[Begin SUPPLIED RECORDS]
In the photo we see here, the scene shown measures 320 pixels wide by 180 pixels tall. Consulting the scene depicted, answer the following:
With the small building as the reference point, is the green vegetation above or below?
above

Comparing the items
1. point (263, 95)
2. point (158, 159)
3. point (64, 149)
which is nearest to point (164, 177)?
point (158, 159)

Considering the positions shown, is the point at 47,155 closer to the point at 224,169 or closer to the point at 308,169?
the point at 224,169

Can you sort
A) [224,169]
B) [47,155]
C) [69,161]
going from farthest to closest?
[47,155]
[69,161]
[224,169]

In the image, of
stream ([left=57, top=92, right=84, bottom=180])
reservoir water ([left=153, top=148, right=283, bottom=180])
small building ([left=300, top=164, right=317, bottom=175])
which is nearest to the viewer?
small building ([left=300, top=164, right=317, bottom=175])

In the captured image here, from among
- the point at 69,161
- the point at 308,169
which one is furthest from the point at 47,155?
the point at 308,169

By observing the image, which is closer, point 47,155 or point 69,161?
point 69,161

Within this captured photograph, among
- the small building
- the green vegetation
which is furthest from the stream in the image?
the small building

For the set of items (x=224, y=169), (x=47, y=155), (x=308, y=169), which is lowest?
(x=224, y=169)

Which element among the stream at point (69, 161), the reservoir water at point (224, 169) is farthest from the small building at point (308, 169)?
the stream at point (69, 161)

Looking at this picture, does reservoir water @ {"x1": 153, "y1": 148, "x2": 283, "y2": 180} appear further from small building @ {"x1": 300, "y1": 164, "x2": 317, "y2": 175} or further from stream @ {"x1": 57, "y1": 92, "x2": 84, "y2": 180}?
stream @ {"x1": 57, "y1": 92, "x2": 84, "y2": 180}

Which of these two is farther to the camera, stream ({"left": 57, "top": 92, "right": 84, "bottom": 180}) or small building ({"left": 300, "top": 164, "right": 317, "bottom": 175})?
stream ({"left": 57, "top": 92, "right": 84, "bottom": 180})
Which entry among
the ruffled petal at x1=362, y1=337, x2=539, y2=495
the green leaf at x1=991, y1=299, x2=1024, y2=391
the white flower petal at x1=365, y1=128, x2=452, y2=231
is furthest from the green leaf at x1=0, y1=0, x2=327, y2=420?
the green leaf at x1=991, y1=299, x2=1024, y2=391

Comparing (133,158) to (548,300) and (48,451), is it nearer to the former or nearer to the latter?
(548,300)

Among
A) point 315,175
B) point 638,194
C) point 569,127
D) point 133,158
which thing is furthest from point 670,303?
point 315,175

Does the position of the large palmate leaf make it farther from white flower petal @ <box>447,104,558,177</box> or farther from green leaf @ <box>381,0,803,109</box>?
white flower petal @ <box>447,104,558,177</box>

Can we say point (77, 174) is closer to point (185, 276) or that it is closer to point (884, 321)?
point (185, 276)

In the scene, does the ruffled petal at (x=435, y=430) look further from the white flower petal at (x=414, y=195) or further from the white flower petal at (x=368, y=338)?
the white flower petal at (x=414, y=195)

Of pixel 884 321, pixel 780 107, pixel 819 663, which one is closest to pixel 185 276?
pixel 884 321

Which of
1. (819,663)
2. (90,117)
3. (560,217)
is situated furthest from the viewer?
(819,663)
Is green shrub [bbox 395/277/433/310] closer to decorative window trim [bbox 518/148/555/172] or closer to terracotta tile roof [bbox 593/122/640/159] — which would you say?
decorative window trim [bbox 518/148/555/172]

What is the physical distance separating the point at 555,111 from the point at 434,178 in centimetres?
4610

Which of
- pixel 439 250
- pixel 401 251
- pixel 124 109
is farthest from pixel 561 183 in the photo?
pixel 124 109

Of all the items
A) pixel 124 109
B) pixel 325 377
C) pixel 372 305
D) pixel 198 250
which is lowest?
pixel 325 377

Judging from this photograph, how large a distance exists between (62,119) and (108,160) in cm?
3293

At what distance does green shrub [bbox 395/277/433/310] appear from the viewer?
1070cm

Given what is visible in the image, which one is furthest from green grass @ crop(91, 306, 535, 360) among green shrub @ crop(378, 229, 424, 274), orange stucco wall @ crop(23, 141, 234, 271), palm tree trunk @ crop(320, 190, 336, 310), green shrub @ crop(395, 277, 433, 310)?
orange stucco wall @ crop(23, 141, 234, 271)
[End SUPPLIED RECORDS]
EXERCISE DETAILS: Please copy all the records above again, swapping every "reservoir water" for "lake water" and leaving everything else unchanged.

WRITTEN ANSWER:
In the photo we see here, the scene shown measures 320 pixels wide by 180 pixels tall. Consulting the scene depicted, answer the following:
With the small building as the reference point, is the green vegetation above or below?
above

Comparing the items
1. point (263, 95)
2. point (158, 159)
3. point (64, 149)
which is nearest to point (164, 177)?
point (158, 159)

Considering the positions shown, is the point at 47,155 closer to the point at 224,169 or closer to the point at 308,169?
the point at 224,169

Can you sort
A) [224,169]
B) [47,155]
C) [69,161]
going from farthest to closest?
[47,155]
[69,161]
[224,169]

In the image, of
stream ([left=57, top=92, right=84, bottom=180])
lake water ([left=153, top=148, right=283, bottom=180])
small building ([left=300, top=164, right=317, bottom=175])
which is nearest to the viewer?
small building ([left=300, top=164, right=317, bottom=175])

In the captured image here, from among
- the point at 69,161
- the point at 308,169
which one is furthest from the point at 47,155?
the point at 308,169

By observing the image, which is closer, point 47,155 or point 69,161?
point 69,161

Within this captured photograph, among
- the small building
- the green vegetation
which is furthest from the stream in the image?
the small building

For the set of items (x=224, y=169), (x=47, y=155), (x=308, y=169), which is lowest?
(x=224, y=169)

Which element among the stream at point (69, 161), the lake water at point (224, 169) is farthest from the small building at point (308, 169)?
the stream at point (69, 161)

Looking at this picture, does lake water @ {"x1": 153, "y1": 148, "x2": 283, "y2": 180} appear further from small building @ {"x1": 300, "y1": 164, "x2": 317, "y2": 175} or further from stream @ {"x1": 57, "y1": 92, "x2": 84, "y2": 180}?
stream @ {"x1": 57, "y1": 92, "x2": 84, "y2": 180}

Which of these two is farther to the camera, stream ({"left": 57, "top": 92, "right": 84, "bottom": 180}) or small building ({"left": 300, "top": 164, "right": 317, "bottom": 175})?
stream ({"left": 57, "top": 92, "right": 84, "bottom": 180})
Which entry among
the ruffled petal at x1=362, y1=337, x2=539, y2=495
the green leaf at x1=991, y1=299, x2=1024, y2=391
the white flower petal at x1=365, y1=128, x2=452, y2=231
is furthest from the green leaf at x1=0, y1=0, x2=327, y2=420?
the green leaf at x1=991, y1=299, x2=1024, y2=391

Comparing (133,158) to (548,300) and (48,451), is it nearer to the former or nearer to the latter?
(548,300)

Among
A) point 315,175
B) point 638,194
C) point 569,127
D) point 133,158
which thing is furthest from point 670,303?
point 315,175

Does the position of the large palmate leaf make it farther from white flower petal @ <box>447,104,558,177</box> or farther from green leaf @ <box>381,0,803,109</box>?
white flower petal @ <box>447,104,558,177</box>

Can we say point (77, 174) is closer to point (185, 276) or that it is closer to point (884, 321)?
point (185, 276)

In the scene, does the ruffled petal at (x=435, y=430) look further from the white flower petal at (x=414, y=195) or further from the white flower petal at (x=368, y=338)?
the white flower petal at (x=414, y=195)

Of pixel 884 321, pixel 780 107, pixel 819 663, which one is closest to pixel 185 276?
pixel 884 321

Which of
1. (819,663)
2. (90,117)
3. (560,217)
is situated furthest from the viewer?
(819,663)
Is green shrub [bbox 395/277/433/310] closer to decorative window trim [bbox 518/148/555/172] or closer to terracotta tile roof [bbox 593/122/640/159] — which would you say?
decorative window trim [bbox 518/148/555/172]

What is the physical distance separating the point at 555,111 from the point at 434,178 in centimetres?
4610

Which of
- pixel 439 250
- pixel 401 251
- pixel 124 109
is farthest from pixel 561 183 in the photo?
pixel 124 109

Of all the items
A) pixel 124 109
B) pixel 325 377
C) pixel 372 305
D) pixel 198 250
which is lowest?
pixel 325 377

Judging from this photograph, how large a distance exists between (62,119) and (108,160) in cm?
3293

At what distance does green shrub [bbox 395/277/433/310] appear from the viewer?
1070cm

Given what is visible in the image, which one is furthest from green grass @ crop(91, 306, 535, 360) among green shrub @ crop(378, 229, 424, 274), orange stucco wall @ crop(23, 141, 234, 271), palm tree trunk @ crop(320, 190, 336, 310), green shrub @ crop(395, 277, 433, 310)?
orange stucco wall @ crop(23, 141, 234, 271)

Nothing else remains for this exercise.